| Ketentuan Latihan |
Lanjutkan teks tentang sifat-sifat Allah di bawah ini, mulai tepat setelah kalimat terakhirnya.

| Teks Kutipan |
Pisau tidak memiliki pengaruh
dalam memotong. Makanan tidak memiliki pengaruh dalam memberikan
rasa kenyang. Akan tetapi Allah adalah yang menciptakan semua itu hanya saja
Allah menjadikan, misal, makanan sebagai sebab bagi rasa kenyang sesuai dengan
apa yang Allah kehendaki dan boleh saja kalau Allah tidak menjadikan kemampuan
membakar pada api. Allah Ta’aala berfirman; “Tuhan kalian adalah Tuhan Yang
Satu. Tidak ada tuhan selain Dia Yang Maha Pengasih dan Maha Penyayang.”
Hayaat
adalah sifat yang membuat nyata dzat yang ditempatinya untuk mengetahui dan
kuasa. Allah Ta’aala berfirman, “Bertawakkallah kepada [Allah] Yang Hidup yang
tidak akan pernah mati.”

| Daftar Data |
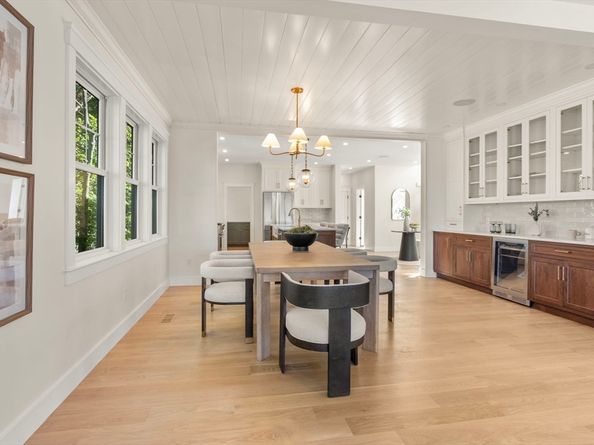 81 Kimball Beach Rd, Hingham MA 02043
---
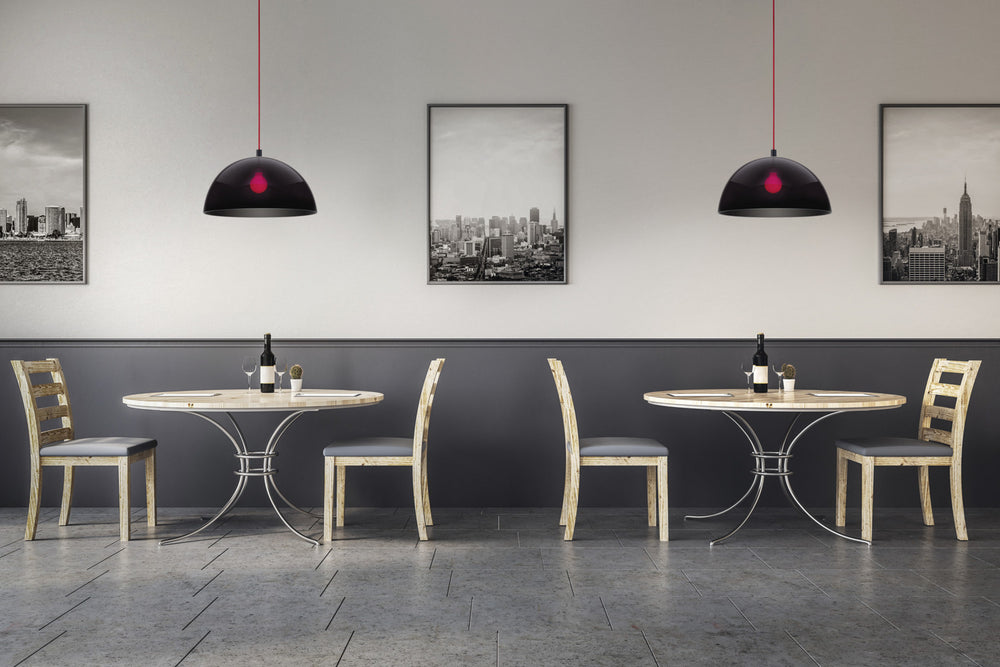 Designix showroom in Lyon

| Kotak Jawaban |
Qudroh adalah sifat yang membuat nyata dzat
untuk berbuat dan meninggalkan [perbuatan]. Allah berfirman, “Allah atas
segala sesuatu adalah Dzat Yang Maha Kuasa.”
Irodah adalah sifat yang
menjadikan salah satu dari dua hal yang boleh (wujud dan tidak wujud) unggul
daripada yang satunya lagi. Allah Ta’aala
berfirman, “Sesungguhnya Tuhanmu adalah Dzat Yang Berbuat apa yang Dia
kehendaki.”
Ilmu adalah sifat yang dengannya segala sesuatu
akan menjadi jelas ketika sifat itu berhubungan dengannya. Allah Ta’aala
berfirman, “Sesungguhnya Allah dengan segala
sesuatu adalah Dzat
Yang Maha Mengetahui.”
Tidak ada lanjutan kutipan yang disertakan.